Rispondi alle domande seguenti usando il brano sulla povertà in America Latina.
(a) Quale percentuale raggiungeva la povertà in America Latina nel 1990?
(b) Dei 177 milioni di poveri contati nel 2010, quanti erano indigenti?
(c) A che cosa si devono principalmente le cifre riportate?

Brano proposto.
>>>>

La povertà in America Latina ha raggiunto il livello più basso degli
ultimi vent'anni. È questa una delle conclusioni principali del più
recente documento della Commissione economica per l'America Latina e i Caraibi (Cepal), entità ascritta al sistema delle Nazioni Unite. In uno studio intitolato Panorama sociale dell'America Latina 2011, la Cepal spiega come nel 1990
la povertà raggiungesse il 48,4 percento e come invece nel 2010 sia
arrivata al 31,4 percento. Nel medesimo periodo è diminuita anche
l'indigenza, o povertà estrema: dal 22,6 al 12,3. In termini assoluti
dunque, nel 2010 si contano 177 milioni di poveri nell'intero
continente, 70 milioni dei quali indigenti. Cifra che si prevede che a
fine anno scenderà a 174 milioni.
A cosa si devono queste cifre? Principalmente al recupero della crescita economica.

<<<<

Estratti di dati.
>>>>

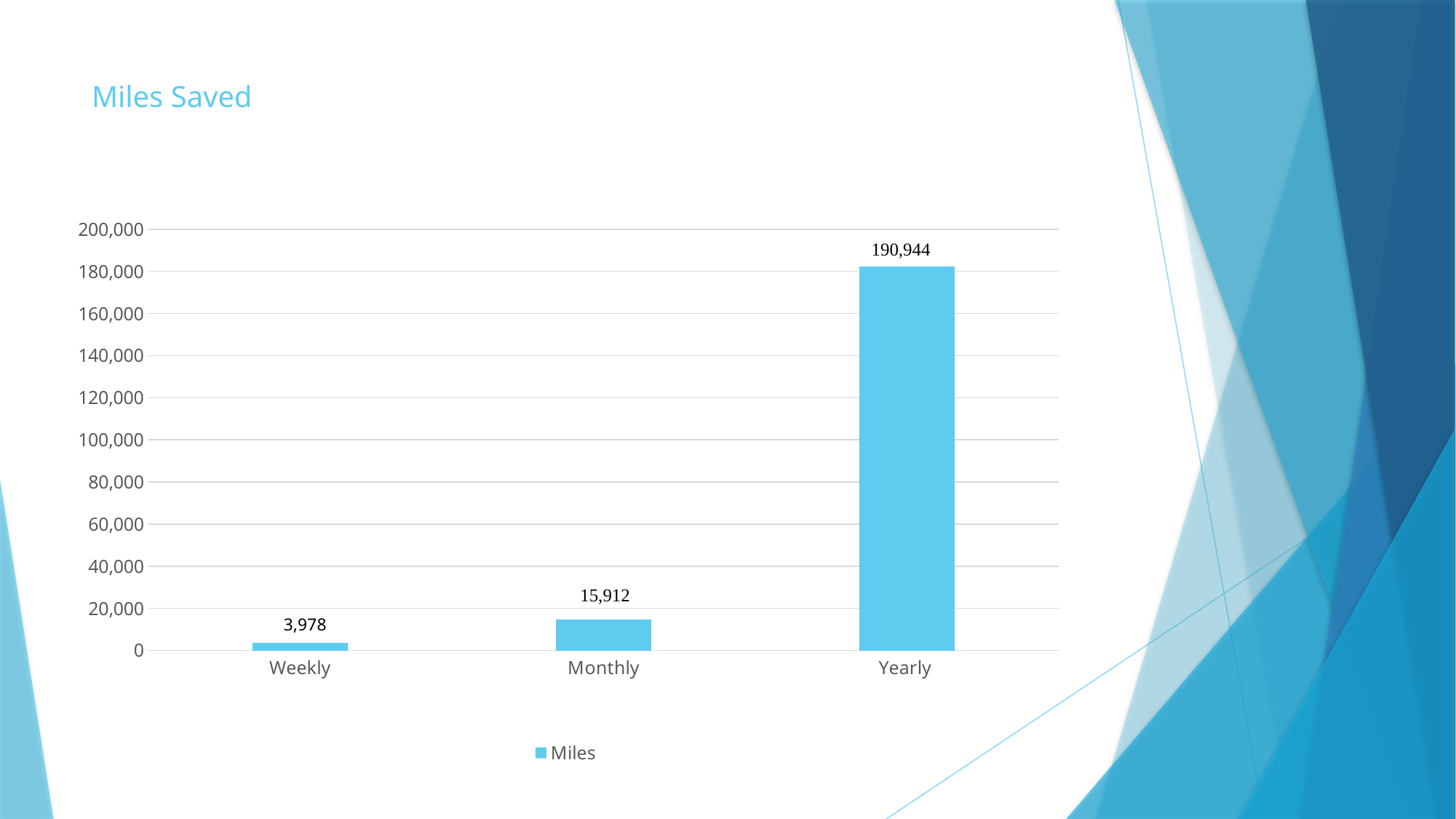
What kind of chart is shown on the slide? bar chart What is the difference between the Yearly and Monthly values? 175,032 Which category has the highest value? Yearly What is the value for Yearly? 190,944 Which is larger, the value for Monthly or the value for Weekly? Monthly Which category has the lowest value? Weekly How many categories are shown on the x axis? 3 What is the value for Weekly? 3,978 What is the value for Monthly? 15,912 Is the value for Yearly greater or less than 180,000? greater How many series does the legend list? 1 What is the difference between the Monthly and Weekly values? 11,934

<<<<
>>>>

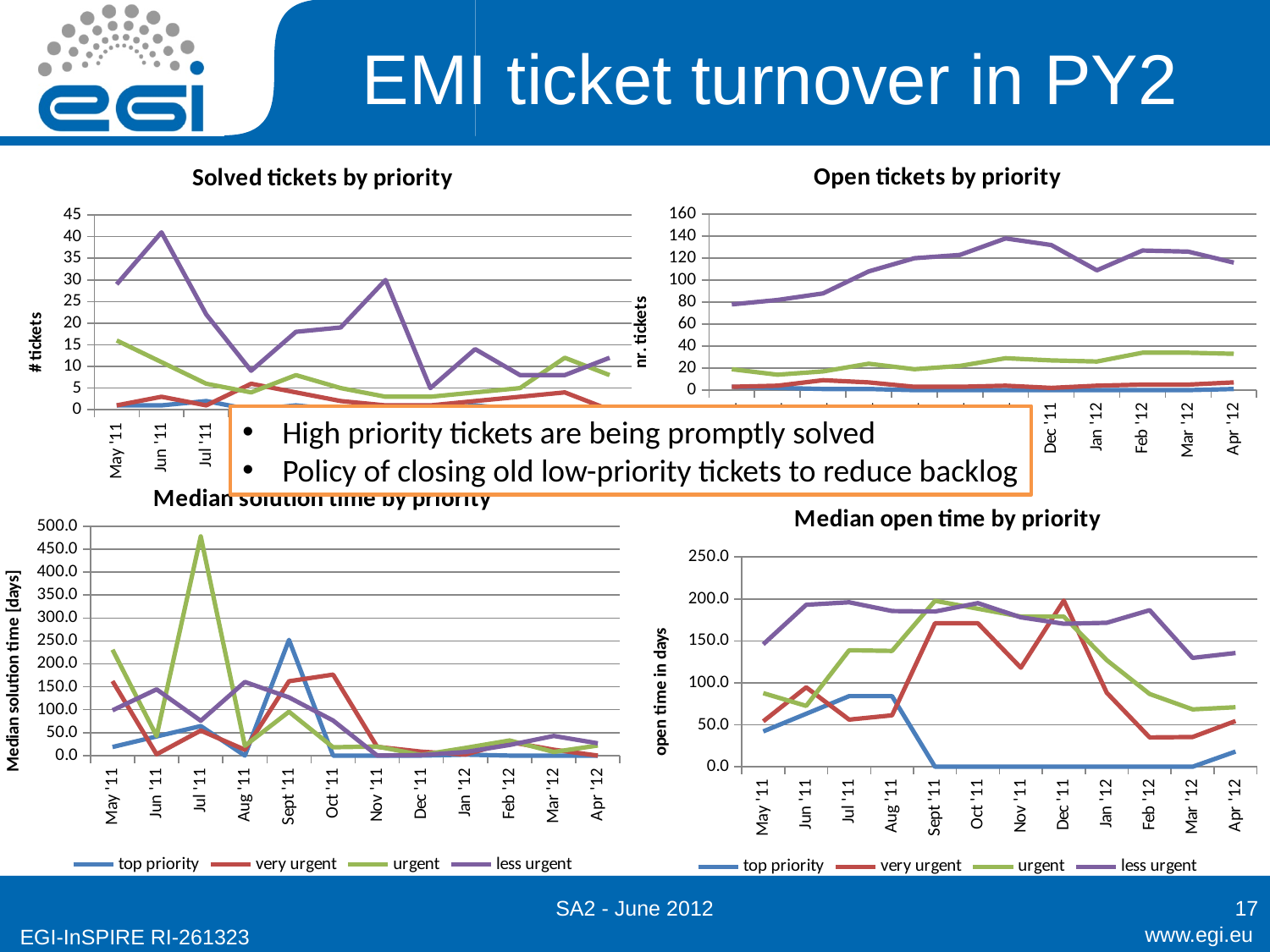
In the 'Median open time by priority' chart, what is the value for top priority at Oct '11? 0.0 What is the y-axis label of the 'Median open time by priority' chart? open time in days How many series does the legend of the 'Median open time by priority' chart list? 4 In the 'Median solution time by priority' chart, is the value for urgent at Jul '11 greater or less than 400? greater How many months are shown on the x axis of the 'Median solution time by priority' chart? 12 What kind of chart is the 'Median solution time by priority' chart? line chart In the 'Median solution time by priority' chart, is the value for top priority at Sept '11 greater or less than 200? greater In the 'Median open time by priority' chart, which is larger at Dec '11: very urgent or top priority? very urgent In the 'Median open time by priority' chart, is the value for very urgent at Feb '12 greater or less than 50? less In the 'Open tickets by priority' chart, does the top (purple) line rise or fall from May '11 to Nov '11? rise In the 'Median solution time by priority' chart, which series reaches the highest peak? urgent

<<<<

Area di risposta.
(a) Il 48,4 percento.
(b) 70 milioni.
(c) Al recupero della crescita economica.